You can safely use T-Posts in the pond with insulators. Run the wire about 6" or less above the water line so that the PBP touches its nose on the wire if it tries to swim across. Obviously you need to monitor rainfall & height of pond to determine if you need to raise or lower the wire. 

Alternatively use the T-Posts & run some woven wire across the open section. This does rust over time but will last you a few years. Even some of that orange netting that you see at construction sites & can normally find in your local ranch store would work too. 

Pigs love the water & it is good for them to get cool when the temps get hotter. 

Liz


----------



## tnd5 (Mar 21, 2012)

Thank you, Liz! That is a doable option!


----------



## FrenchToast (Apr 5, 2012)

Good to know that they are good swimmers !!! 

I have 3 pots that I just love.

I'd be worried that if something went wrong and they touch that wire and they are in the water ................. but I don't know electricity that well. Definately don't do it with the High strength hot wire, can't think of what they call that one. I know of someone that had their animal get caught in it and got electrocuted. So don't use that one near water........

As far as the fence across the pond that sounds alot safer. Just keep an eye out for their hooves getting caught in the wire if they do try to get under or around it. 

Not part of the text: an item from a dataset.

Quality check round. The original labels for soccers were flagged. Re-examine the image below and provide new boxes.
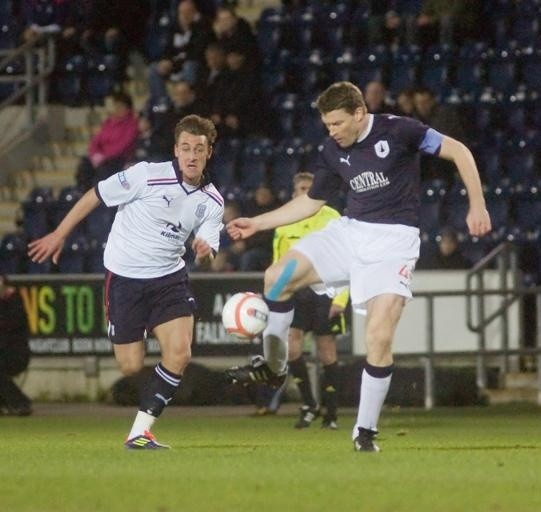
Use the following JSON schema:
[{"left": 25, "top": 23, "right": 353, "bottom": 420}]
[{"left": 222, "top": 289, "right": 269, "bottom": 340}]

I'm not a real worry wort ........... It may appear that way but I had a horse get injured at a barn I boarded at and I'll tell ya, if there is a way for animals to get injured, sooner or later they will. 

Good luck with your piggy. Hope he enjoys the pond !!! I won't tell my piggys that there is a sort of pond back in my woods. I don't need to be fetching them from that place. I'll buy them their own kiddy pool.
 lol


----------